Staff are no longer legally obliged to self-isolate if they have symptoms and access to free tests will soon come to an end. Without the right policies, this could make for a perfect storm when managing sickness-related absence and office attendance. Here are some factors that employers should consider when formulating those policies:

1. Symptoms

We know that COVID-19 symptoms are broadly the same as the common cold, or a winter 'bug', or a late night with some raucous shouting. Employers need to be clear that they expect employees to have the wisdom to know the difference. That's a balance for employers to determine, whether they want slightly sick employees coming into the office at all to spread germs, versus giving a green light to those who are more likely to be persistent absentees needing management in accordance with usual procedures.

2. Testing

From 1 April 2022, access to free COVID-19 tests will come to an end. Employers need to decide whether employees will be either expected to self-fund tests or be supplied with them by the business, if requested.
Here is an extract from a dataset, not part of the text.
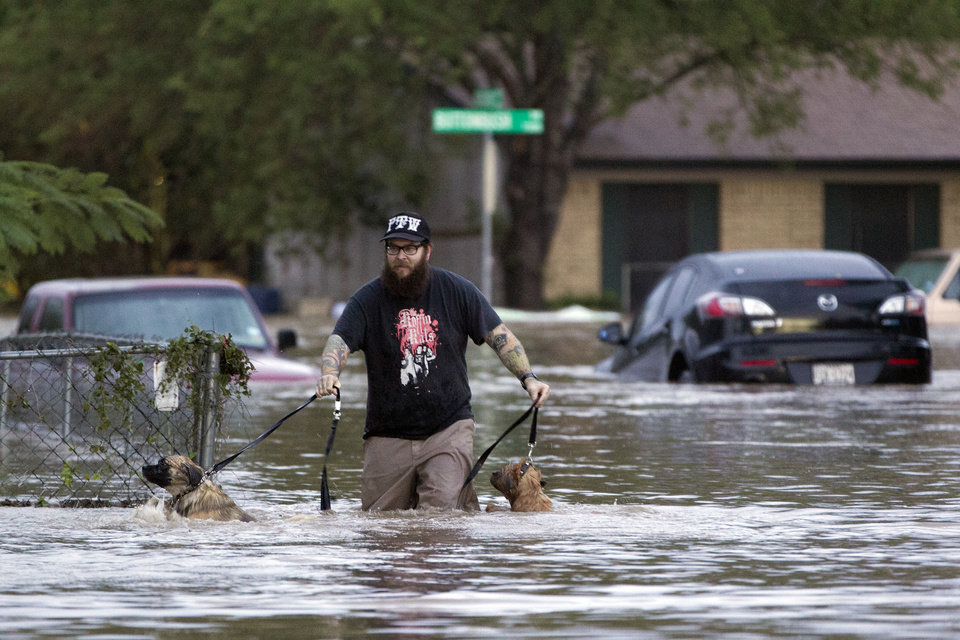 Photo - A man walks through flood waters in Austin, Texas on Quicksilver Boulevard with two dogs after heavy rains brought  flooding to the area in southeast Austin, Texas, on Thursday, Oct. 31, 2013. Heavy overnight rains brought flooding to the area. The National Weather Service said more than a foot of rain fell in Central Texas, including up to 14 inches in Wimberley, since rainstorms began Wednesday.  (AP Photo/The Austin American-Statesman, Deborah Cannon) AUSTIN CHRONICLE OUT, COMMUNITY IMPACT OUT, INTERNET MUST CREDIT PHOTOGRAPHER AND STATESMAN.COM, NO SALES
3. Failure to comply with a reasonable request

There then remains those employees who either refuse to take a test, or refuse to provide evidence that they have tested positive. If they refuse to take a test but are absent — without reasonable excuse — because they're symptomatic, it’s potentially a disciplinary matter with the consequences that could follow.
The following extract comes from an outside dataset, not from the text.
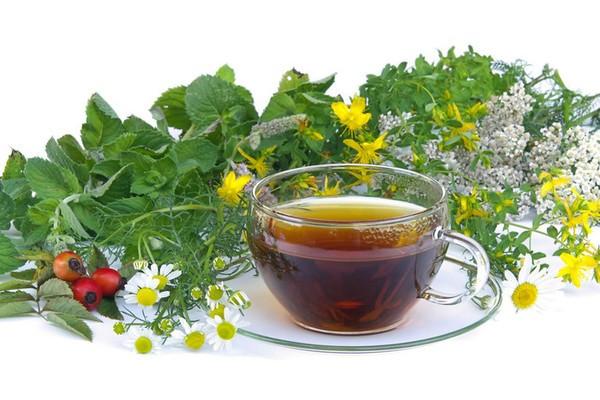 Чай из зверобоя для крепкого здоровья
If employees neglect to send evidence of a positive test then it's the same as failing to provide a Fit for Work certificate. While employees can self-certify a week's absence in order to maintain their qualification for statutory sick pay, consider withholding company sick pay pending the provision of a genuine picture of a positive test result.

In order to implement COVID-19 policies, employers might consult with employees or simply tell them about changes, and the employer might introduce consequences for failing to comply. By thinking about those consequences from the outset, employers will be able to implement effective strategies that both reflect their culture and achieve their objectives.